Rong-Gong Lin II at the Los Angeles Times tries to make the case that the Bay Area’s rail system is in decline while L.A.’s rail transit is ascending:

BART’s 44-year-old electric rail system is so decrepit that bay water is seeping into tunnels, ancient power systems surge so much they disable train cars, and even the steel rail itself has cracked and split off during the height of the morning rush hour.

Meanwhile, Los Angeles is in the midst of a major rail system expansion, building so rapidly that Metro’s 105 miles of rail is nearly equivalent to BART’s 107 miles. If two-thirds of voters approve Measure M — which would raise the sales tax by an additional half a penny for every dollar spent — Los Angeles County would see a dramatic expansion of rail over the next 40 years.

At a basic level, it’s hard to argue with the premise of the story: the Bay Area’s rail system is much older than L.A.’s, so the emphasis now is on repair. And yes, L.A. has been on a rail building boom since the passage of 2008’s Measure R.

But it’s otherwise hard to really compare these two regions. For example, it’s misleading to compare Metro’s 105 miles with BART’s 107 miles. The technologies are very different.  Most  of Metro Rail is an at-grade, street-level light rail line more like Muni streetcars in San Francisco. Only the Red/Purple Lines in L.A. are truly BART-like, and they can only accommodate six-car trains, not the ten-car trains with BART, which will limit ridership greatly.

And the current ridership stories are very different, too, with BART surging and LA flat-lining (as the article points out). The reason?  San Francisco has had a lot of job growth in downtown in particular, whereas L.A.’s job growth is disbursed and therefore not always accessible to rail stations.

Finally, the idea discussed in the article that L.A. has an advantage as a single-county transit agency, versus the nine-county Bay Area, strikes me as strange.

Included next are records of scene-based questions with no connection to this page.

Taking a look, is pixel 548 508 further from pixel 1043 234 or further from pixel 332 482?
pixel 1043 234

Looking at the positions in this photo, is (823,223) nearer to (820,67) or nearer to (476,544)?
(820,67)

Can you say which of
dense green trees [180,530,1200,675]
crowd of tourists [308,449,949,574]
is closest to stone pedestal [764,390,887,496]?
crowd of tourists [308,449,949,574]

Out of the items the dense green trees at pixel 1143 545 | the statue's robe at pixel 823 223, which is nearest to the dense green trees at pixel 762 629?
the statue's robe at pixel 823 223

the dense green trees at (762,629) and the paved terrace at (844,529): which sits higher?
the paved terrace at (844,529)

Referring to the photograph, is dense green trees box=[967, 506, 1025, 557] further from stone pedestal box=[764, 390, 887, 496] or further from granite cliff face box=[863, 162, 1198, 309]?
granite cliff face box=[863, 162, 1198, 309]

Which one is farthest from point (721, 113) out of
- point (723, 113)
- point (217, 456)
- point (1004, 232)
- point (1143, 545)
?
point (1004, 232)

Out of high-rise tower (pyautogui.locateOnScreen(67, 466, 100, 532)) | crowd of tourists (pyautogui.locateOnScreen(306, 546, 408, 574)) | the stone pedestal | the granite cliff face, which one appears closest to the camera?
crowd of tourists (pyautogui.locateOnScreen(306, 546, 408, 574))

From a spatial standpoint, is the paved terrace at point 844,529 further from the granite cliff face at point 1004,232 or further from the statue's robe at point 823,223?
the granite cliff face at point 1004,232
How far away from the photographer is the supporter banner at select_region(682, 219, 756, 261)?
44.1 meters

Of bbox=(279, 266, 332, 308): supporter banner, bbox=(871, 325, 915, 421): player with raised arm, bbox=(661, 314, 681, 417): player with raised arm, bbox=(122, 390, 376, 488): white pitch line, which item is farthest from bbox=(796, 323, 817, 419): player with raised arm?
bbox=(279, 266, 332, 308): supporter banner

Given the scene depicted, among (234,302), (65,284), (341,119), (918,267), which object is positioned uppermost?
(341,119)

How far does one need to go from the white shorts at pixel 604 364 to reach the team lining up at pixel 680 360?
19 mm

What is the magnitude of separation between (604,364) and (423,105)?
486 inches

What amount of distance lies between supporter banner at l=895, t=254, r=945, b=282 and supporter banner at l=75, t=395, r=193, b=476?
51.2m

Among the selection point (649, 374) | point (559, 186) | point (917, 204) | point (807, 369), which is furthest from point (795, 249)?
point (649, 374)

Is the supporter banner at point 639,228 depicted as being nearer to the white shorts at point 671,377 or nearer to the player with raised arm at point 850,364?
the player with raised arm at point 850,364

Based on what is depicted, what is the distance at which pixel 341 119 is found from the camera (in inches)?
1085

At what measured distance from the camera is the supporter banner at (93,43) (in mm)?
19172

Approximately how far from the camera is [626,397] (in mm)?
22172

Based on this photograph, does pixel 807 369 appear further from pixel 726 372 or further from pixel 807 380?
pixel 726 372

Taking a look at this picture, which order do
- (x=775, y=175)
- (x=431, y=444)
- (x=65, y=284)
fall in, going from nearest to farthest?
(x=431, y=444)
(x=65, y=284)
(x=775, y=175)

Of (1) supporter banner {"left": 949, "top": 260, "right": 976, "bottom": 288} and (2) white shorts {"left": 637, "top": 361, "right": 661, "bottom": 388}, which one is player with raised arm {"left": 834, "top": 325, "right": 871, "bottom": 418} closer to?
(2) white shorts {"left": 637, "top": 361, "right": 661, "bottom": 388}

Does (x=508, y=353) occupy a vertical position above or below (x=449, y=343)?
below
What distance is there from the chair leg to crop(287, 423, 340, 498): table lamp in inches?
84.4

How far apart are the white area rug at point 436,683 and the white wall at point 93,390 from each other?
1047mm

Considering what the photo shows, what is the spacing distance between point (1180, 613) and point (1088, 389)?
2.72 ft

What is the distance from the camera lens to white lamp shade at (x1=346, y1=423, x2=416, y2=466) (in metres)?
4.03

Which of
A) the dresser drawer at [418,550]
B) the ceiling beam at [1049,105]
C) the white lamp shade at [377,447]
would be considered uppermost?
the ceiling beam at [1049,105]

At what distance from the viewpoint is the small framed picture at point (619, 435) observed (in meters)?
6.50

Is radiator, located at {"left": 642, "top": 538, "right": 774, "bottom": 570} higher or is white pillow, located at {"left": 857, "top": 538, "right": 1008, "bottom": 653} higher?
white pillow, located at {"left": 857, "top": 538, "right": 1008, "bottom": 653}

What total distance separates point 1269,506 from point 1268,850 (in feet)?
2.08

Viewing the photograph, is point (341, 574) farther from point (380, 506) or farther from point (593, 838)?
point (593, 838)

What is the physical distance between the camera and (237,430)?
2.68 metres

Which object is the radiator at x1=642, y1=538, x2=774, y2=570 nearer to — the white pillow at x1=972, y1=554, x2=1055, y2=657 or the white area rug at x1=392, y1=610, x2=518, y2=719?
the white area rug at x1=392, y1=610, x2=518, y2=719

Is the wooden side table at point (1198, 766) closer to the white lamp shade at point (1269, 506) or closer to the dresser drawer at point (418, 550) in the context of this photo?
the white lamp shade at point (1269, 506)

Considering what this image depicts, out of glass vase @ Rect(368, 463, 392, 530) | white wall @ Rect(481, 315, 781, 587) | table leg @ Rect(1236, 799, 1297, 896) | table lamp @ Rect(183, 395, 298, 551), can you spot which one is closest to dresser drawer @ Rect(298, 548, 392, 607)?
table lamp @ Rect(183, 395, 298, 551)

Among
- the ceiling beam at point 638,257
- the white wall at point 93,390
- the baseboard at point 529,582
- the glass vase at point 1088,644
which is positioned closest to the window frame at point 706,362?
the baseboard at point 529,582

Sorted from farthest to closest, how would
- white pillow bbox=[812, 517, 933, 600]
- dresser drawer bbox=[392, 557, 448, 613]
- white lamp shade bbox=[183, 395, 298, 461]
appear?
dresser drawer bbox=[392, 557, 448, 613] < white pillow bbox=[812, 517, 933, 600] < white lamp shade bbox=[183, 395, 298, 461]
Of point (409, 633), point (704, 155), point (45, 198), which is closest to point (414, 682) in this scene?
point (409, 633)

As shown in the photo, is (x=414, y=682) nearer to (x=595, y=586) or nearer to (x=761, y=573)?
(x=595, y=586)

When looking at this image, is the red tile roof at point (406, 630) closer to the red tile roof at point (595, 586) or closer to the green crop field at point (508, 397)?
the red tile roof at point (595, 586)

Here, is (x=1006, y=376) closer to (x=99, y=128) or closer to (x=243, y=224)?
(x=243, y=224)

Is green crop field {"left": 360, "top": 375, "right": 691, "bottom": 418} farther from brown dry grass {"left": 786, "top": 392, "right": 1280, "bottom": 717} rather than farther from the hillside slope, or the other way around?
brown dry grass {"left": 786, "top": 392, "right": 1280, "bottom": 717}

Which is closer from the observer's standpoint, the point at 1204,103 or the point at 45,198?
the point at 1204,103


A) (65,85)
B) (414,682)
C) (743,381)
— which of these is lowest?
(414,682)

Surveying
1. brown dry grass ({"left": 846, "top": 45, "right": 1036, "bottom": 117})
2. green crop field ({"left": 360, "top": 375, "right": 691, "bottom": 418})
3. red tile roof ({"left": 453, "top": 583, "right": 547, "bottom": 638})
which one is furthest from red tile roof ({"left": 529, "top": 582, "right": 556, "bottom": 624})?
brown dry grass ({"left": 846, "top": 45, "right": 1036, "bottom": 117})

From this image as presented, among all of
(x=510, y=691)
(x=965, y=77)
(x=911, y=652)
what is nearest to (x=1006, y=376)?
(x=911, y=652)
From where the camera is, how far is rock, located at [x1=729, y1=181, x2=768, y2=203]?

As I discuss in Railtown, my book on the history of Metro Rail, Los Angeles was hurt by having only one county cover the whole metropolis.  The size and disbursed nature of the region made achieving an electoral consensus on where to site new rail lines almost impossible. In fact, the single-county system of L.A. is probably the biggest reason why the region is a generation behind San Francisco on rail.

But that criticism aside, I think it’s appropriate for L.A. to get excited about the recent progress on rail. But we’ll see what happens with this election: if BART gets its bond passed to fix its system and Measure M fails in Los Angeles, the premise of this story could soon start to fall apart.